In a joint statement, Hamas and the other groups said they "reject all irresponsible attempts to sabotage the Egyptian effort, including the firing of the rockets" on Wednesday. The factions did not specify who they believe might have launched them.

Lieutenant-Colonel Jonathan Conricus, an Israeli military spokesman, said the rockets fired at Beersheba and central Israel, were mid-range and produced in Gaza.

Relatives of a Palestinian, who was killed in an Israeli air strike, react at a hospital in the northern Gaza Strip, October 17, 2018. /VCG Photo

"Only two organizations have these specific rockets - Hamas and Islamic Jihad - which very much narrows it down as to who is behind it," he said in a telephone briefing to journalists.

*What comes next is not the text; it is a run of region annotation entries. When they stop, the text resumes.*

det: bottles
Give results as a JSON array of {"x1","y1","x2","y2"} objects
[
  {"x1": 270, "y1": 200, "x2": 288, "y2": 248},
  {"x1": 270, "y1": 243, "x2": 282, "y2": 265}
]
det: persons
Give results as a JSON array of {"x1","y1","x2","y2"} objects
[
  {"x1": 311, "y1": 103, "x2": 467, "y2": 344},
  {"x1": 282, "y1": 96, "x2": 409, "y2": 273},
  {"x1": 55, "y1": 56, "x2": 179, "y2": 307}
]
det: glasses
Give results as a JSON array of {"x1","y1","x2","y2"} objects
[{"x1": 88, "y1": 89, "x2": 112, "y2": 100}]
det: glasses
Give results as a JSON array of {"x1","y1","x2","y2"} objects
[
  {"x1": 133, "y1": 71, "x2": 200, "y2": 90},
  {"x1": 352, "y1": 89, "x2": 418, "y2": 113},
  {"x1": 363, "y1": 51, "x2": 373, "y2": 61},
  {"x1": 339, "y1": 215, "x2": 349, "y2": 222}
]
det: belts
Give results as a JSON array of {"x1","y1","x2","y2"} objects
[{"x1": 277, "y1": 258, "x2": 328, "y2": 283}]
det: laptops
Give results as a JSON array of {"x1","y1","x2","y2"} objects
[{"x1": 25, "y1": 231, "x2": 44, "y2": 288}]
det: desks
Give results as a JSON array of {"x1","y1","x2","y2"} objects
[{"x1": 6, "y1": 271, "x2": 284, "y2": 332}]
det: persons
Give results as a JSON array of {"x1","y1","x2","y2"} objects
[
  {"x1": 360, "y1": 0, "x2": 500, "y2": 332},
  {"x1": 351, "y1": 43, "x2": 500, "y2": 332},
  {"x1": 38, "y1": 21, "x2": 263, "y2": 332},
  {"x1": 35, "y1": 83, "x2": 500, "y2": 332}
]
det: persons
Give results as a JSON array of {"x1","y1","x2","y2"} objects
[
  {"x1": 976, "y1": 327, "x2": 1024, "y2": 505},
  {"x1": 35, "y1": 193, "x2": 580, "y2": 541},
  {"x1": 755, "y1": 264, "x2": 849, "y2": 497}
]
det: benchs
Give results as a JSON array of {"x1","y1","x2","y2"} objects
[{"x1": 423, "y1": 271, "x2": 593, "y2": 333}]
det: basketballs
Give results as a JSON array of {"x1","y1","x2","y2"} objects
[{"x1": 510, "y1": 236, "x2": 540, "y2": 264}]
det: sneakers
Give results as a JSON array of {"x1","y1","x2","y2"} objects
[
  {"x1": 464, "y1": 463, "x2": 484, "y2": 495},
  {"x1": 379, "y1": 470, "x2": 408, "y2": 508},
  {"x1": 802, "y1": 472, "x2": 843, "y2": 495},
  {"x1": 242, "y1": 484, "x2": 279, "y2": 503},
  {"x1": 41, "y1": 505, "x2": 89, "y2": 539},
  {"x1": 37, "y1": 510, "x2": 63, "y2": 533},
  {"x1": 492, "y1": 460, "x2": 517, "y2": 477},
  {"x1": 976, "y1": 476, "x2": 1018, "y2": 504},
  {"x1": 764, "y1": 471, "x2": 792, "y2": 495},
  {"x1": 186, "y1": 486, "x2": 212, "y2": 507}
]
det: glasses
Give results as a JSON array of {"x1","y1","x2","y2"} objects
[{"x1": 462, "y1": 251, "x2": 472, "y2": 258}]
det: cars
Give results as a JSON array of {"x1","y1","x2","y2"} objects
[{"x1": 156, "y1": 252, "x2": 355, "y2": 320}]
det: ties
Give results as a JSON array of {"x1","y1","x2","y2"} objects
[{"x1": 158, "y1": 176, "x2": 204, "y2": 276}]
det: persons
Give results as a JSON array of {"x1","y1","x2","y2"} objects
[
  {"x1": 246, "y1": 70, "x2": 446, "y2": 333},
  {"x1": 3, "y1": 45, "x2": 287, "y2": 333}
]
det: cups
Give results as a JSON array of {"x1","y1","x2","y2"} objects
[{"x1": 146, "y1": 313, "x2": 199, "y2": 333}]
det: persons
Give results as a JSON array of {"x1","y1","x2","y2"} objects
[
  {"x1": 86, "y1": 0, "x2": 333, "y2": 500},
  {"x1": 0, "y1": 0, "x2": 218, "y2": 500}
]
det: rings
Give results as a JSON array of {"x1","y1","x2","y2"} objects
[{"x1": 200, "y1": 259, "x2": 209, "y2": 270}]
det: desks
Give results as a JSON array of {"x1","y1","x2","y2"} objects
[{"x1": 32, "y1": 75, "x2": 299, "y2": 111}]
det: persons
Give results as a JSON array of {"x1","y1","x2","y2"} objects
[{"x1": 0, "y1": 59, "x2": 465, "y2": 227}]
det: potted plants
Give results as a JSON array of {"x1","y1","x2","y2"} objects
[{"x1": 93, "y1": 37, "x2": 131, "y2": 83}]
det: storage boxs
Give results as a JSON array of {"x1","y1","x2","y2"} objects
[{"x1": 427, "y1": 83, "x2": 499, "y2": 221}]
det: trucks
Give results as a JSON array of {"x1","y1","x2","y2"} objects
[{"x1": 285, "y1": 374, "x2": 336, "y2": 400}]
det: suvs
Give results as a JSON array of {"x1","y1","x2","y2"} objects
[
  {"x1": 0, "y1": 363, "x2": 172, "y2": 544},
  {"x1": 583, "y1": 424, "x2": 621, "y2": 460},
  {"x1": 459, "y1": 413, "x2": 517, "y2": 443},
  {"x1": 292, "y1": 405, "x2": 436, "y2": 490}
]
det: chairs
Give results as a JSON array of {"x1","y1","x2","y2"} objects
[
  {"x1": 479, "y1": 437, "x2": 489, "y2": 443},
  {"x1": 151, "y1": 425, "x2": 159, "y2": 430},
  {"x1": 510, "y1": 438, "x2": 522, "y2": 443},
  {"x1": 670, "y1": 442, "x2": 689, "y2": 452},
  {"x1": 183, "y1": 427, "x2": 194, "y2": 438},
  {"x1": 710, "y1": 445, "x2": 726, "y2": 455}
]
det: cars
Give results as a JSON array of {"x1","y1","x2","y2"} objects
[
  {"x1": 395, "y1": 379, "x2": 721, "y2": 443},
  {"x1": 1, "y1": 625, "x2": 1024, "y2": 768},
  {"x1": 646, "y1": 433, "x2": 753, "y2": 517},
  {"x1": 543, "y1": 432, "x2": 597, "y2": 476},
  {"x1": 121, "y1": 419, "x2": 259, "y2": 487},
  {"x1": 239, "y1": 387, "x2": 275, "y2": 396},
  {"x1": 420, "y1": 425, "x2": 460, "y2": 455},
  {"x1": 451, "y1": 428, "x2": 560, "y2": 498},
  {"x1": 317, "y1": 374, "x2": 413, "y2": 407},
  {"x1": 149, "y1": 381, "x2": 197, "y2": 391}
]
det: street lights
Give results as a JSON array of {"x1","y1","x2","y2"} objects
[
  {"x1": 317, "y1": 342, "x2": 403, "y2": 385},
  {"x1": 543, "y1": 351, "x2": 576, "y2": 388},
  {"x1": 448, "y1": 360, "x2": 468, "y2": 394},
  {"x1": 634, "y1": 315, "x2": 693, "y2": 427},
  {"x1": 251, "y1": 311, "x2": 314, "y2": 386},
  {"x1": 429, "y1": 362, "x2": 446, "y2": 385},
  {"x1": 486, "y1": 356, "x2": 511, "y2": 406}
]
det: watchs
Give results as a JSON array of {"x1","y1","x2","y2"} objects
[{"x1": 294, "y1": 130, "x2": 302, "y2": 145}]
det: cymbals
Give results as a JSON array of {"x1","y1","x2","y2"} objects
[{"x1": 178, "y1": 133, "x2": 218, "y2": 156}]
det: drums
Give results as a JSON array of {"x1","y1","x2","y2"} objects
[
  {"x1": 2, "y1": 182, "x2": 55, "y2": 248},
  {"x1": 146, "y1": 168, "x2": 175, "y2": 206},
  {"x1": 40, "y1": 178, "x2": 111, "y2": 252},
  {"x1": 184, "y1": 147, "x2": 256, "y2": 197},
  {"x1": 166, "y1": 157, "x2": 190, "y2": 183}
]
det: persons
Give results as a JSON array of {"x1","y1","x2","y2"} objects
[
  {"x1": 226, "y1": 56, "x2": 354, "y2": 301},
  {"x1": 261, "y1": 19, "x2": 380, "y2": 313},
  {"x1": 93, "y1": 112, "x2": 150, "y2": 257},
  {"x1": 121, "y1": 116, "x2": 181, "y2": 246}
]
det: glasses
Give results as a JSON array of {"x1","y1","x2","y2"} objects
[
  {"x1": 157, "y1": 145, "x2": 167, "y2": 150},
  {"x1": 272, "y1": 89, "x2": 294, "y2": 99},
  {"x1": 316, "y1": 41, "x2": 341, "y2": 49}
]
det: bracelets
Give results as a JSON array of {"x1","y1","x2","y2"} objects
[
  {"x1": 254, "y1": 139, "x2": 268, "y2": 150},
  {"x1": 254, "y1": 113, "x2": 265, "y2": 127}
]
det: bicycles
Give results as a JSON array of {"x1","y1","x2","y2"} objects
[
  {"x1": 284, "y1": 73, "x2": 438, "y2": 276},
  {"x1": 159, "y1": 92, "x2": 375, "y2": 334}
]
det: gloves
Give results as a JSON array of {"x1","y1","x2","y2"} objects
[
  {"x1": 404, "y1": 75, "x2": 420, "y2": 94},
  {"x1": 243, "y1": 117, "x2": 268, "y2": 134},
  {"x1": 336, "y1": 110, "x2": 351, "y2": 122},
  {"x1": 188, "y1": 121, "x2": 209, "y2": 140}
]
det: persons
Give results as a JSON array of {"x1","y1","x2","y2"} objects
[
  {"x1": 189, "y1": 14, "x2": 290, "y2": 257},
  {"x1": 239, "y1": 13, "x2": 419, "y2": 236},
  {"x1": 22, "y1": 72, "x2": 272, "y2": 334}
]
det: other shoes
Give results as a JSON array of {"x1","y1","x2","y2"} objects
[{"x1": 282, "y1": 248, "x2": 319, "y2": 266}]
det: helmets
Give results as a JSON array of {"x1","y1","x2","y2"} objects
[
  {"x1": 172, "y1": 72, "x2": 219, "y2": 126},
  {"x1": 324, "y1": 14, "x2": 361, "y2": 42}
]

Palestinian have been protesting along the border since March 30, demanding an end to an Israeli and Egyptian blockade on the narrow coastal strip, and the right to return to lands that Palestinians fled or were driven from upon Israel's founding in 1948.

Around 200 Gazans have been killed by Israeli troops since the border protests began on, according to Palestinian Health Ministry figures. Palestinian militants have launched incendiary balloons and kites into Israel and on occasion breached an Israeli frontier fence.

A senior Egyptian delegation has been holding talks with Hamas in Gaza since Tuesday on a ceasefire with Israel and ways to end 11 years of division with Palestinian President Mahmoud Abbas's Fatah faction in the occupied West Bank.